> _Artikel_
Anggota Majelis Tarjih dan Tajdid Pimpinan Pusat Muhammadiyah, Muhammad Syifa Amin Widigdo menjadi penceramah Sabtu malam (08/03) di Masjid KH Ahmad Dahlan Universitas Muhammadiyah Yogyakarta (UMY) sebelum tarawih berjamaah.
Dalam ceramahnya, Syifa mengangkat tema penting tentang spirit pembaharuan Islam yang digagas oleh Muhammad Abduh, seorang ulama reformis asal Mesir pada akhir abad 19 dan awal abad 20, serta resonansinya dalam konteks Indonesia dan Malaysia.
Syifa memulai ceramahnya dengan menegaskan bahwa pembaharuan (tajdid) merupakan salah satu pilar utama Muhammadiyah, yang tercermin dalam keberadaan Majelis Tarjih dan Tajdid. Ia mengutip landasan kuat dari Al-Qur’an, yakni Surah Ar-Ra’ad ayat 11.

> _Data Mentah_
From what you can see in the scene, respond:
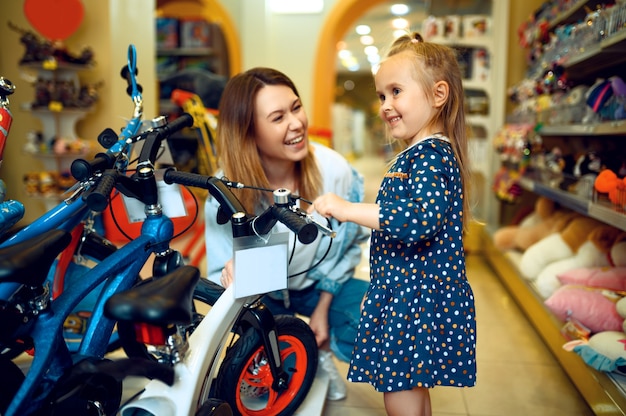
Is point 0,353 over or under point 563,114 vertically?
under

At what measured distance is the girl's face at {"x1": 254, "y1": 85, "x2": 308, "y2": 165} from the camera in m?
1.59

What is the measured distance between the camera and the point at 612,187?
194 cm

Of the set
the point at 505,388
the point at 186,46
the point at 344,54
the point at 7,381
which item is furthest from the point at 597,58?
the point at 344,54

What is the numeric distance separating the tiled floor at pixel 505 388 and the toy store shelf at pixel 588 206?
2.09ft

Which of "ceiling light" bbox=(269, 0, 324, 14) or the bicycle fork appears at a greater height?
"ceiling light" bbox=(269, 0, 324, 14)

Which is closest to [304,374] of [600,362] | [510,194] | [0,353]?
[0,353]

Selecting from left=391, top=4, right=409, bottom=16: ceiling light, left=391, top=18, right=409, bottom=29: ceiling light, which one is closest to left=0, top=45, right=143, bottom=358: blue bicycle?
left=391, top=4, right=409, bottom=16: ceiling light

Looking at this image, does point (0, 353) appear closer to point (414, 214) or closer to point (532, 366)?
point (414, 214)

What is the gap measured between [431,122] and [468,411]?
1058mm

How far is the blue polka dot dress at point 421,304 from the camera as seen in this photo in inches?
49.6

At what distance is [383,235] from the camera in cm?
135

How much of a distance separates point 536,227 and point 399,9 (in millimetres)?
6785

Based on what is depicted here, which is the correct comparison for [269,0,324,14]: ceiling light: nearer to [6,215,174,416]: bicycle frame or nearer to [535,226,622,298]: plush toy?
[535,226,622,298]: plush toy

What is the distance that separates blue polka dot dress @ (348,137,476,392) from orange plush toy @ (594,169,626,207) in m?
0.90
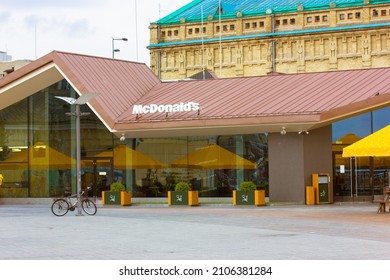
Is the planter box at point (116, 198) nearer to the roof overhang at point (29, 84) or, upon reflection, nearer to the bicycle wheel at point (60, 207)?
the roof overhang at point (29, 84)

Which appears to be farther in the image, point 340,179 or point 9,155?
point 9,155

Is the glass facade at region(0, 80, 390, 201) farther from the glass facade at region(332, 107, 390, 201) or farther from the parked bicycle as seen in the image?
the parked bicycle

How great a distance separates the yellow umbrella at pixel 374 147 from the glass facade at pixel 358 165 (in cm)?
997

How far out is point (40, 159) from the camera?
148ft

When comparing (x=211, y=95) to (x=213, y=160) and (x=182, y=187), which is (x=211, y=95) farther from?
(x=182, y=187)

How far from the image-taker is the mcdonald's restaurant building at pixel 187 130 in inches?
1494

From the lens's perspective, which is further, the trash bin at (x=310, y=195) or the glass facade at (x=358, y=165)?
the glass facade at (x=358, y=165)

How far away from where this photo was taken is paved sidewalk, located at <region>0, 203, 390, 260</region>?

> _Petunjuk Tugas_
Mohon nilai apakah setiap pernyataan berikut sesuai dengan artikel tentang ceramah di Masjid KH Ahmad Dahlan UMY. Jawab ya atau tidak, lalu sertakan kutipan persis dari artikel yang menentukan jawaban itu.
(a) Ceramah Syifa berlangsung sebelum tarawih berjamaah.
(b) Muhammad Abduh adalah ulama reformis yang berasal dari Malaysia.
(c) Dalam ceramahnya, Syifa mengutip Surah Ar-Ra'ad ayat 11.

> _Hasil_
(a) Ya: "sebelum tarawih berjamaah"
(b) Tidak: "seorang ulama reformis asal Mesir"
(c) Ya: "Ia mengutip landasan kuat dari Al-Qur’an, yakni Surah Ar-Ra’ad ayat 11."